Monday, October 15, 2012

All Gave Some; Some Gave All

I wanted to post this so that it could be seen by others. The thoughts below are those of my father's. I hope you enjoy them.

 It was June 1965 and I was graduating from high school.  I was on my way to college at the College of the Holy Cross.  My entire future was in front of me.  I did not have a good handle on my future aspirations other than wanting to help my fellow human beings.  I still hung with a dream of becoming a doctor but I would not get that opportunity in my freshman year as the college had only accepted me with the option for pre-med after my freshman year.

In moving in, I met many of my classmates who were engaged in the ROTC program.  I was not convinced that the Vietnam War was a solution for America.  My generation had lived through the assassination of its president in 1963.  My generation had been moved by President Johnson’s “New Society” program as a solution for the divisions that was within our country could be resolved.  But then all resources seemed to be turned towards the war effort.  What had previously been an advisory role in that country had been converted to armed support for the South Vietnamese.  What had previously been a rather innocuous registration in the Selective Service had become a badge of courage or, at least, a badge of identification and tracking of each male 18 years old in America.
Just as suddenly, the nightly news was absorbed with the battle fields of strange sounding names- Saigon, Tet Offensive, Mekong Delta, and leaders of that country- Diem, Ho Chi Ming.  It was described by our leaders as a war against Communism, a civil war, a war that must protect our home land’s security.  All confusing, all complicated engagements.

It was a thousand miles away but involved our every day.  It enlisted voluntarily or involuntarily millions of young American men.  Men who were 18 or older.  Are they men?  They could not even buy a beer. 

And then it really hit home for me when my first classmate would be killed ‘across the pond’ in a rice paddy.  Jay Hurd had graduated with me.  He was a great young guy.  He was in the high school band.  He was destined to be a great father.
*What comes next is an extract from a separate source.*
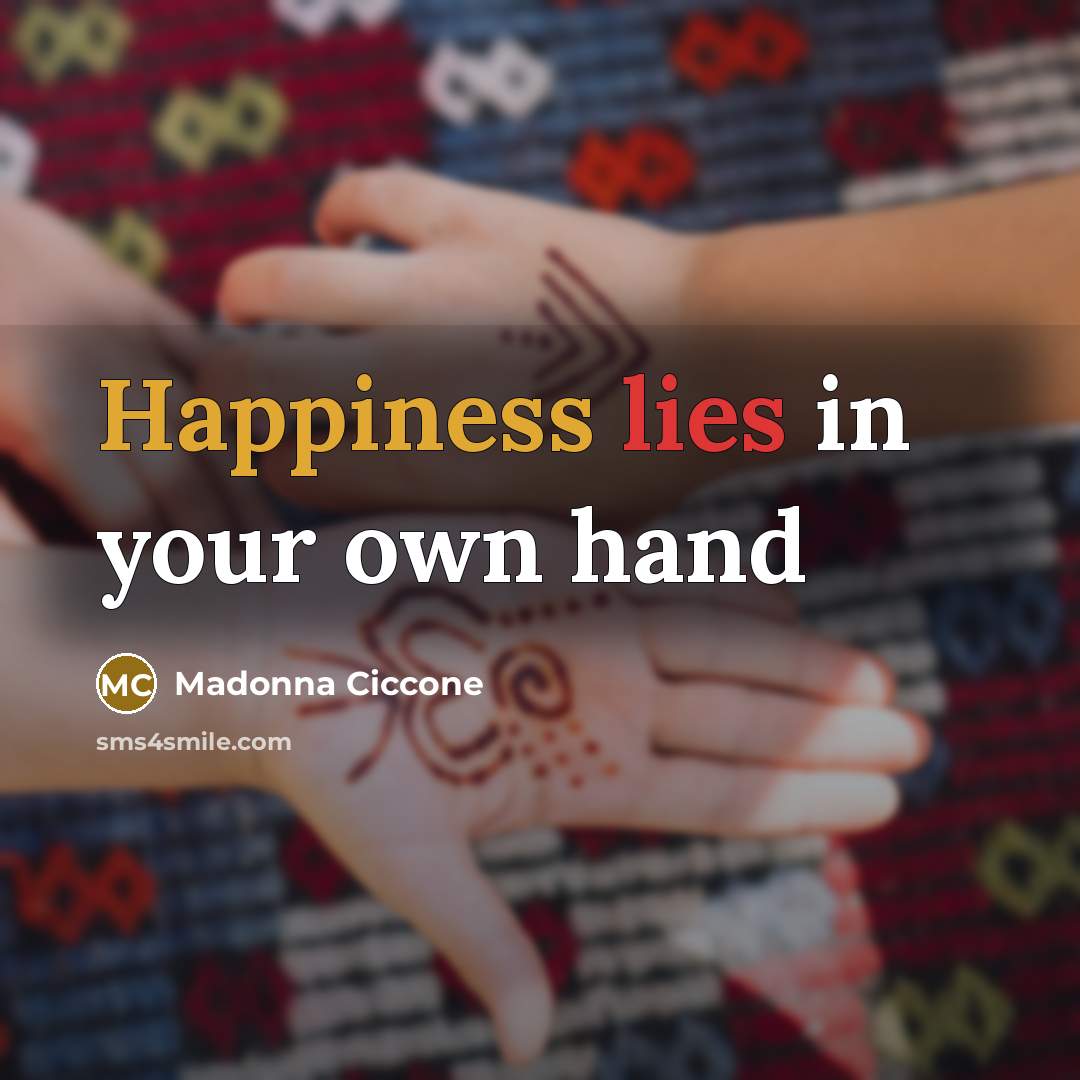“Happiness lies in your own hand…” quote by Madonna Ciccone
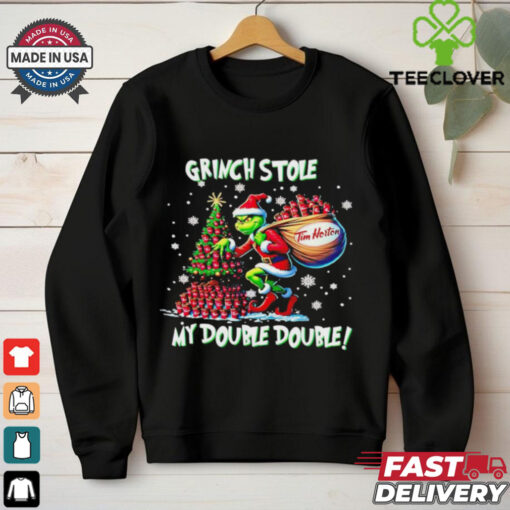 Grinch stole my double double Tim Horton Christmas shirt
Then Chuck Whittecomb would die as a tail gunner in a helicopter.  The military would say that the life expectancy for them was less than a half an hour.  What was he thinking?  We would not ski together.  I would not hear him play the drums in a band of young people singing Beatles and Beach Boys. Then Bob DeRoy would die.  I would no longer play baseball with him.  He would never return to home and raise a family. 

 Why them and not me?  We all grew up together.  We all went to school together.  We had all thought about starting a family.  Coming home to buy a house. 

 Even though I served my country, I do not consider myself in the company of these American heroes- who left the security of their loved ones and home, to fight for the freedoms we knew so little about in a country whose language we could not speak, who would die without any loved ones there to protect them as they suffered, who would breath their last breaths with the smell of gunshots hanging over them in this air hanging over their heads.

 These would not be the only ones who would lose their lives to that war- Bob Ahern, who volunteered to serve after law school because it was the right thing to do, who it would be determined would be killed by friendly fire, the only child of his father and mother, and his father and mother would never be the same.  Jim Sawyer whose mother was a registered nurse with mom, who was a year behind me in school.   Dave Hill, whose hearing would have been taken from him after serving in the artillery unit in Vietnam but could no longer hear the train approaching on the train tracks. 

 And the end of the war was one I don’t want to see repeated in Iraq or Afghanistan, we abandoned our allies to be killed, imprisoned, and worse.  We fled their allegiance.  We turned our backs on them.  We said our word is not worth the paper it is printed on. 

 Seeing that wall tears at emotion that I have inside- sadness, self doubt, anger, shame, courage, love, and pride in a generation which has been called lazy, undisciplined, “sex, drugs, rock and roll”.  We challenged authority because we saw so many die without reason.  We envisioned a world that could live in peace.  We knew what commitment was.  These 57,000 never ran.  These stood for our rights to disagree with leadership and died never knowing that even though they did not win in those rice paddies, they won at home.  They may have not received the accolades that today’s soldiers receive but accomplished much because they insured that we, indeed, still have those freedoms. 

 And I wonder how my two boys could have chosen as my classmates and I know that they learned that it is important that we are given opportunities to make a difference each in our lives.  We must have the courage to answer that challenge.  We run the race, we must win the fight. 

 As the country song says, all gave some and some gave all.  Those names represent those whose legacy is that they gave it all and that we all need to know legacy will always burn bright no matter that the monument is back for the conflict that we had within ourselves.